Mauritanian Army Launches Coup

NOUAKCHOTT, August 3, 2005 (IslamOnline.net & News Agencies) - Mauritanian army troops, dominated by presidential guard members, took over Wednesday, August 3, the armed forces headquarters, state radio and television buildings in the capital Nouakchott in an apparent coup d'etat.

The troops had moved into the buildings at 5:00 am (0500 GMT) and blocked off access to the presidential palace and government ministers, while President Maaouyia Ould Taya was in Saudi Arabia for the funeral of King Fahd, reported Agence France-Presse (AFP), citing its reporter in the northwestern African country.

Taya is said to have arrived in Niger's capital Niamey but it has not been confirmed yet, according to Al-Jazeera.

"We have heard that there has been a coup d'etat but we don't know who's involved. We don't know whether it is something that has succeeded or failed," Sid Ahmed Abeidna, the British honorary consul in Nouakchott, told Reuters.

Military vehicles equipped with heavy weaponry and anti-aircraft guns took up positions on the capital’s streets.

All state media broadcasts were interrupted and no announcement had been made by the putschists several hours after their takeover.

Mauritania's main Nouakchott airport was closed to civilian traffic, military sources told AFP.

A foreign diplomat confirmed that the airport had been shut since 10:00 am (1000 GMT), some five hours after soldiers of the presidential guard took over key buildings in the capital.

Troops were barring entry to the airport terminal but no armored vehicles were visible, an AFP correspondent reported.

Shops in the sand-blanketed city were closed and taxis were not stopping to pick up people trying to leave the town center.

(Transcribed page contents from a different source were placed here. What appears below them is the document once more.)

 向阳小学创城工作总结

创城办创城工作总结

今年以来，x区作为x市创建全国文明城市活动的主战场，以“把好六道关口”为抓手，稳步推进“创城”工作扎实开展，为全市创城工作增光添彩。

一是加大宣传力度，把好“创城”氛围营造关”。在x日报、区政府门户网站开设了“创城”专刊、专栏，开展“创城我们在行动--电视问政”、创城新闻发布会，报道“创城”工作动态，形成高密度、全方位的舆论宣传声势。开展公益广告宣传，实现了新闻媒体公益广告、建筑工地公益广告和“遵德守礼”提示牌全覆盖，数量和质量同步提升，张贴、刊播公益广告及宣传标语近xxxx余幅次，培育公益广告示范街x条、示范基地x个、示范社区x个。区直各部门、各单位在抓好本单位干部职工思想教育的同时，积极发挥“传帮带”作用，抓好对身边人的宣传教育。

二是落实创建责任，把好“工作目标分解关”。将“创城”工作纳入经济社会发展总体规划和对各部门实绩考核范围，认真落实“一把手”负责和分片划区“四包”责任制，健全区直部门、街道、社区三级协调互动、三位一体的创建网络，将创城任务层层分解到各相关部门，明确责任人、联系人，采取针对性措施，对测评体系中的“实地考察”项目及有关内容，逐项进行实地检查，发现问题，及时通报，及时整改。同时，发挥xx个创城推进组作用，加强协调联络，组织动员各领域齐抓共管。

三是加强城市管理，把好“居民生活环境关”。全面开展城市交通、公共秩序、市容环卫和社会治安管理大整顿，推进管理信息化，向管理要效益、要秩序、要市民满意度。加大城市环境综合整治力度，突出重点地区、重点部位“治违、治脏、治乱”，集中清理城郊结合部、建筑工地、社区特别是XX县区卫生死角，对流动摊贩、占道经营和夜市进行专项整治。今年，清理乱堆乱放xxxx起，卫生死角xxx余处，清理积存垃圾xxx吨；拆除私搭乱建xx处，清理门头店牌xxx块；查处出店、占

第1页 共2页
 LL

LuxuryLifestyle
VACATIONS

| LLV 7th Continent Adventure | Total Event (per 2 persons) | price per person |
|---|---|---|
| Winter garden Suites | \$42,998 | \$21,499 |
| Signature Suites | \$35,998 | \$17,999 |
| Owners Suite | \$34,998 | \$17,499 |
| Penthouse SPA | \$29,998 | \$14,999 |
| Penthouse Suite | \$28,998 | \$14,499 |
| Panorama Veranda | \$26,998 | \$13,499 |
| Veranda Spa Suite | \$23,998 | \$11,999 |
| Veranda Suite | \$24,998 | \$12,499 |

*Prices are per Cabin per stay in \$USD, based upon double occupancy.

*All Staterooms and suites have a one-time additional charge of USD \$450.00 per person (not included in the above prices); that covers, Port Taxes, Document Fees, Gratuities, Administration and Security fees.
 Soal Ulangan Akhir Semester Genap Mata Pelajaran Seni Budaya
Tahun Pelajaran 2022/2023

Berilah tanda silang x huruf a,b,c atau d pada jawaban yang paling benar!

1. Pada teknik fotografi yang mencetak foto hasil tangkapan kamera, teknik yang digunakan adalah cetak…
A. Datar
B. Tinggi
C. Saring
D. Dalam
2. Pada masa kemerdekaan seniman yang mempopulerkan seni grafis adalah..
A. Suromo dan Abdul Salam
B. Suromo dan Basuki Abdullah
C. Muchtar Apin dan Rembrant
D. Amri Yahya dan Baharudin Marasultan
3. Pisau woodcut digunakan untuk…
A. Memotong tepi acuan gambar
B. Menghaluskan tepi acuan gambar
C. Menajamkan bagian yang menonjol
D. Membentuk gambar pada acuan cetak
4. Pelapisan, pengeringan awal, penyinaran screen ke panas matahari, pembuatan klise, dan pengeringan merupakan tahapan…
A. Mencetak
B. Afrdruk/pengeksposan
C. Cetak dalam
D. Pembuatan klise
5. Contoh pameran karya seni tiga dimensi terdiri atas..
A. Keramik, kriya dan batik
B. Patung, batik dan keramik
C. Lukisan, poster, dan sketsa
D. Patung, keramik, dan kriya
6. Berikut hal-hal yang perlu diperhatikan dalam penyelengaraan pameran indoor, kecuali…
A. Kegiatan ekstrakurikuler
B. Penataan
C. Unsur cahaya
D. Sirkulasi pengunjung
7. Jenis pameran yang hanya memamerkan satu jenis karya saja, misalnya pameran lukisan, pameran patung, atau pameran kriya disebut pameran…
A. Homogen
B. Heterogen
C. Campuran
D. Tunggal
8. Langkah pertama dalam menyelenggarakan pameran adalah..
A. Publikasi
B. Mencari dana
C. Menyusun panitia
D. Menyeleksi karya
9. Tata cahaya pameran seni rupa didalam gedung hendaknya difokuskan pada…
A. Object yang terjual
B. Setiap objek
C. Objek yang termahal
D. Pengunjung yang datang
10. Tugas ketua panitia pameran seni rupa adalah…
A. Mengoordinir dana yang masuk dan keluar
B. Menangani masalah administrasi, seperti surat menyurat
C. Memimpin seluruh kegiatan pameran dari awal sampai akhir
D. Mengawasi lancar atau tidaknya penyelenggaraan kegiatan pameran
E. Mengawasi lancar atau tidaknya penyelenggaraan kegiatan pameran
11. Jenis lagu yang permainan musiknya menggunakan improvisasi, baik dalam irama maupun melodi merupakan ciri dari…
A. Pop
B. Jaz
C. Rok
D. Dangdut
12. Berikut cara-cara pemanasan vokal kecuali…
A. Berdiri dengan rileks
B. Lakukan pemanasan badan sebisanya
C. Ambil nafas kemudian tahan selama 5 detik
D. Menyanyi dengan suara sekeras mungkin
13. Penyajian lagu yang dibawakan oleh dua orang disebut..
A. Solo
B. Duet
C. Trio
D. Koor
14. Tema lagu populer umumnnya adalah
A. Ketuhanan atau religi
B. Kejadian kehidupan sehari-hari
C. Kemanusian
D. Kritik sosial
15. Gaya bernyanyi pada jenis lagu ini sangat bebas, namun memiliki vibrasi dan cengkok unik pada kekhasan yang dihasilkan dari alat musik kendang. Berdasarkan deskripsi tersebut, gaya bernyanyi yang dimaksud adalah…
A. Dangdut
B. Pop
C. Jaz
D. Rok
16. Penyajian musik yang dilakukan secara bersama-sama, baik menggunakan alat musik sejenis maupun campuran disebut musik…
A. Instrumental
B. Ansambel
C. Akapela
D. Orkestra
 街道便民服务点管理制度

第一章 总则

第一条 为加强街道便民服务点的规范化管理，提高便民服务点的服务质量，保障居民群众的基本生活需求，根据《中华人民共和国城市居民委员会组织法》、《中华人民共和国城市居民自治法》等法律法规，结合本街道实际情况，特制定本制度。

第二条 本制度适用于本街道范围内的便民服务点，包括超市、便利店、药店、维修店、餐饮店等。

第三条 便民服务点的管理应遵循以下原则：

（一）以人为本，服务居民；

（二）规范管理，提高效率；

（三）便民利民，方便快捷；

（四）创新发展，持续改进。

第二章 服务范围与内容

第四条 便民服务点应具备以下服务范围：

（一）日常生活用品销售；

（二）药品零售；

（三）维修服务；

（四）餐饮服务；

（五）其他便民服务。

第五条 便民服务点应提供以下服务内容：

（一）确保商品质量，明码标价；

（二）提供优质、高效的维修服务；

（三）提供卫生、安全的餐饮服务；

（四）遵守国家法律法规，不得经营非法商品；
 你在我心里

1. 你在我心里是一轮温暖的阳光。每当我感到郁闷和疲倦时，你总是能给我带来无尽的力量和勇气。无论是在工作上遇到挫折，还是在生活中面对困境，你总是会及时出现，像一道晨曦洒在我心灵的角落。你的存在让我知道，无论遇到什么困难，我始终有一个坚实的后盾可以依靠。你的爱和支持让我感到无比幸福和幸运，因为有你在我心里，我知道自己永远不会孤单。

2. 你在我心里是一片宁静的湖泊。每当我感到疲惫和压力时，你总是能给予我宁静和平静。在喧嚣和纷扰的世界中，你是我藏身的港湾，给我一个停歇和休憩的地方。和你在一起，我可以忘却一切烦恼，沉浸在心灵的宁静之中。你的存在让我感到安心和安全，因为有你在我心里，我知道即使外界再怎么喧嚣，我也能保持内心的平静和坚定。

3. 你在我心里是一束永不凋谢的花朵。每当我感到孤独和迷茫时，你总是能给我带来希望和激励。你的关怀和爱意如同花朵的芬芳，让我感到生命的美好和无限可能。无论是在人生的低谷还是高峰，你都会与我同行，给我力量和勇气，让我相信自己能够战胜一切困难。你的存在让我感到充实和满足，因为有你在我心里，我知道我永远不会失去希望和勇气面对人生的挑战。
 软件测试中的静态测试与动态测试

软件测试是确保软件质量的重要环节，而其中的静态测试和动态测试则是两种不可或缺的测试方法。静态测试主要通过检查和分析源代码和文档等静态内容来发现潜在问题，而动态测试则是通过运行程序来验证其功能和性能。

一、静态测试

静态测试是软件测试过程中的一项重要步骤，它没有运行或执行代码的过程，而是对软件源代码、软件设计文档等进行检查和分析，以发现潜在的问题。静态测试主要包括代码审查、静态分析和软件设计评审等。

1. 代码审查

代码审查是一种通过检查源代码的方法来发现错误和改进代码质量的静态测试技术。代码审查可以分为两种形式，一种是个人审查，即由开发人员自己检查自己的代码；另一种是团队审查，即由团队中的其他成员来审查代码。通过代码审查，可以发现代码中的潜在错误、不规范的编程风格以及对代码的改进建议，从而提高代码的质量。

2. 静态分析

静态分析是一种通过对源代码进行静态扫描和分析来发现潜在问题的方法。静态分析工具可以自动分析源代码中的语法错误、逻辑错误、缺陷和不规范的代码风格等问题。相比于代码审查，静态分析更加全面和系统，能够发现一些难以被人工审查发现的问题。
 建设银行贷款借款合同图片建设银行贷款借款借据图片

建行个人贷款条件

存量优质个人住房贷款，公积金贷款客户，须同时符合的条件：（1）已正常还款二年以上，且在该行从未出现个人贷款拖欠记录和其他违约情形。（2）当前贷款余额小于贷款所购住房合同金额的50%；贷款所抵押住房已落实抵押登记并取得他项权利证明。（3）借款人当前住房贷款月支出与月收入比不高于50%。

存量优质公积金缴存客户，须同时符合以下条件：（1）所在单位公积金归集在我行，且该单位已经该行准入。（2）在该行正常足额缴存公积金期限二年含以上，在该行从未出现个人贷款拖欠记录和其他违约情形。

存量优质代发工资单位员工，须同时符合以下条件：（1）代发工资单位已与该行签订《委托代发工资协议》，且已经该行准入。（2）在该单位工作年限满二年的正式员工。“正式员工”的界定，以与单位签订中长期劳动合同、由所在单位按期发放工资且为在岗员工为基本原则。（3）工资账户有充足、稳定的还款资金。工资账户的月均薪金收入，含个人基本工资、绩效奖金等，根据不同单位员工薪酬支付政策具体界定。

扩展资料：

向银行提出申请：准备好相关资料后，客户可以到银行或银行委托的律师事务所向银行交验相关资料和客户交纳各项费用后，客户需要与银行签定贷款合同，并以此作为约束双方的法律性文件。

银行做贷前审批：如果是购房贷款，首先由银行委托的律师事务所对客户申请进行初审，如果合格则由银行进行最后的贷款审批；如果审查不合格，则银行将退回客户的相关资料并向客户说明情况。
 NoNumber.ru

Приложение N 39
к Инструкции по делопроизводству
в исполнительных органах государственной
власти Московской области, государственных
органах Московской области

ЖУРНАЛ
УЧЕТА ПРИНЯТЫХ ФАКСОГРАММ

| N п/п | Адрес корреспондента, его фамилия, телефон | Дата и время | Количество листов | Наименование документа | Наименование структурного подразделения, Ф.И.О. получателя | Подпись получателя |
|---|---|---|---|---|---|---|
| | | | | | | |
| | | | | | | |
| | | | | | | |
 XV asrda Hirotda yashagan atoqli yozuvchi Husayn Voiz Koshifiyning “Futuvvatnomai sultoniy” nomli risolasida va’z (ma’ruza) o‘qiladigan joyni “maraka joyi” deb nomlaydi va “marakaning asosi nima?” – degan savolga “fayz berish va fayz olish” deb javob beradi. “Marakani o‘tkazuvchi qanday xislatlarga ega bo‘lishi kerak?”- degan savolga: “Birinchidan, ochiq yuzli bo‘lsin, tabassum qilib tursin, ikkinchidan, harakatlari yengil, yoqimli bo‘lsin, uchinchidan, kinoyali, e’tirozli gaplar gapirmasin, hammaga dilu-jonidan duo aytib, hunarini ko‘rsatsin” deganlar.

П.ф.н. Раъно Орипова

Five blasts were heard at 10:15 am (10:15 GMT) near the center of the city, whose residents were gradually taking shelter, according to Reuters.

A Reuters reporter on the border with Senegal said border guards were preventing people from leaving the country.

The French embassy in Nouakchott said it was monitoring the situation in the former colony but declined to make any further comment.

Past Coups

Taya is said to have landed in Niger coming from Saudi Arabia. (Reuters)

Dissident soldiers came close to toppling Taya in June 2003 during two days of street fighting in Nouakchott before loyalist forces regained control.

The government says it foiled two more coup attempts in 2004.

President Taya himself seized power in a 1984 coup. Analysts said his normalization with Israel and cementing ties with Washington have alienated a broad section of society.

Mauritania -- which hopes to start pumping oil early next year -- is one of only three Arab League member states that have established diplomatic ties with Israel.

It is also, according to analysts, one of the most repressive countries in the region towards Islamist movements.

Police have arrested scores of Islamic opposition leaders and activists since April.

In May, security forces searched mosques around the capital and arrested imams, according to Reuters.

Analysts have warned that Mauritania's attempts to stifle opposition groups by denouncing them as terrorists risks backfiring by radicalizing moderate Islamists.